The rapper’s lawyers are claiming their client is protected under the First Amendment.
Attorneys for Sean “Diddy” Combs have filed a new motion to overturn the rap mogul’s convictions, claiming that his notorious sex parties known as “freak-offs” were legal pornography shoots protected by the First Amendment, Billboard reports.
During his trial in May and June of 2025, the jury acquitted Combs of three charges of sex crimes and racketeering and convicted him on two counts of transportation to engage in prostitution. Now, Diddy’s lawyers are arguing that the remaining charges, which come with a maximum sentence of 20 years in prison, should be discarded.
The motion argues that the freak-offs do not fall under the definition of prostitution. “Sean Combs sits in jail based on evidence that he paid adult male escorts and entertainers who engaged in consensual sexual activities with his former girlfriends, which he videotaped and later watched with the girlfriends,” the motion says. “That is not prostitution, and if it is, his conviction is unconstitutional.”
The videotaped freak-offs, the motion continues, were actually pornography movies that should enjoy constitutional free speech protections. “He was producing amateur pornography for later private viewing,” his lawyers claim. “This is protected First Amendment conduct that no substantial government interest justifies prohibiting, since the films depicted adults voluntarily engaging in consensual activity.”

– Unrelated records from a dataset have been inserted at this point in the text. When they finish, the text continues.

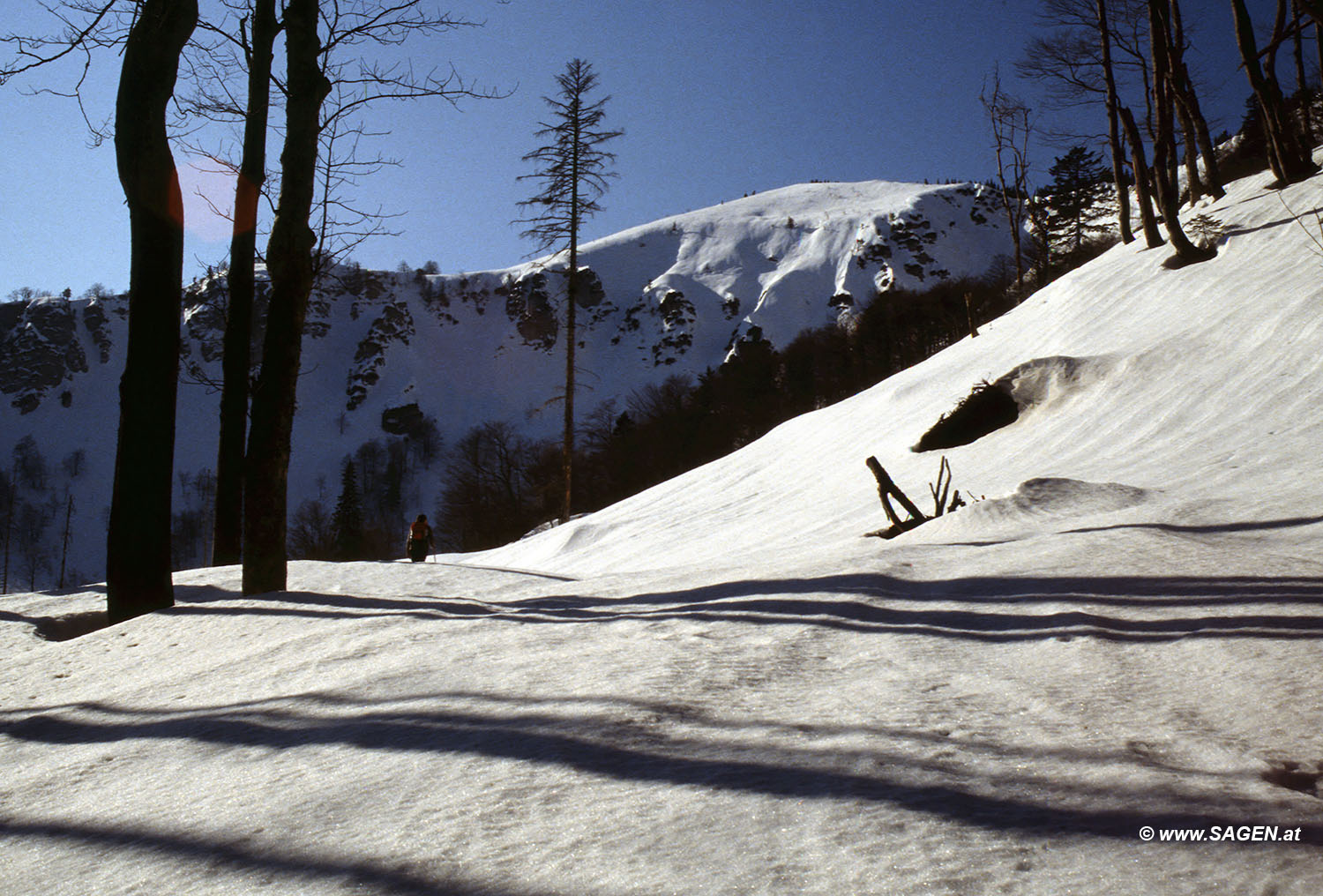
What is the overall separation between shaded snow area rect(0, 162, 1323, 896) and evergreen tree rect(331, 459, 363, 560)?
30.0m

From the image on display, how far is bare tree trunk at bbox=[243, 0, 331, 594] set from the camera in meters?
6.14

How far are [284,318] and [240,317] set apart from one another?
3997 mm

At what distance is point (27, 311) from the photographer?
14525 cm

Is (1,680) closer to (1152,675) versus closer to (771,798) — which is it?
(771,798)

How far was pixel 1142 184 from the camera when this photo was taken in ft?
56.7

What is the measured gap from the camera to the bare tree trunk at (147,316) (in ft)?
19.1

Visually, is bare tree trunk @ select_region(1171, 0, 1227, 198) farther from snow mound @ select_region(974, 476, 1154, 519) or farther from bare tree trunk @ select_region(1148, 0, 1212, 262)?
snow mound @ select_region(974, 476, 1154, 519)

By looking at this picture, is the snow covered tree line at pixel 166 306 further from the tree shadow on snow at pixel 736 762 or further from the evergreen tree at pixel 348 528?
the evergreen tree at pixel 348 528

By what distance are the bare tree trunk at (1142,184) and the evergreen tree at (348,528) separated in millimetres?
31012


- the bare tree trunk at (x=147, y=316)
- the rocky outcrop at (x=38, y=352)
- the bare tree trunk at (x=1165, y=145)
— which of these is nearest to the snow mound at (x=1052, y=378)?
the bare tree trunk at (x=1165, y=145)

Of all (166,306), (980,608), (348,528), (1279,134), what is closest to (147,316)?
(166,306)

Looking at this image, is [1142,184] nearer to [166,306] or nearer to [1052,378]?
[1052,378]

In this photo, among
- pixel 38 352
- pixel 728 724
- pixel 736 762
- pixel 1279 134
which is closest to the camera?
pixel 736 762

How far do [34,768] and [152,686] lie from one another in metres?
1.03
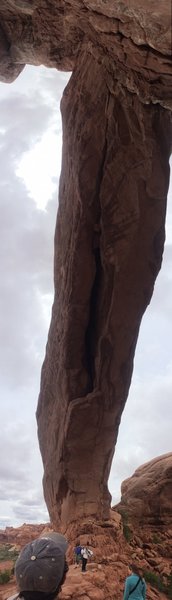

In 2023, Combs’ ex-girlfriend Cassie Ventura was the first of many women to come forward with allegations against the rapper when she filed a civil suit alleging that she was raped and abused during their relationship. Combs was arrested and charged with racketeering conspiracy and sex trafficking in September 2024. During his trial earlier this summer, prosecutors accused Combs of running a criminal enterprise that used kidnapping, drugs, bribery, and other methods to orchestrate the “freak-offs.”
On July 29, Combs’ lawyers filed a different motion to free him on a $50 million bond; it remains under consideration. President Trump is also reportedly considering granting him a presidential pardon, according to a Deadline report.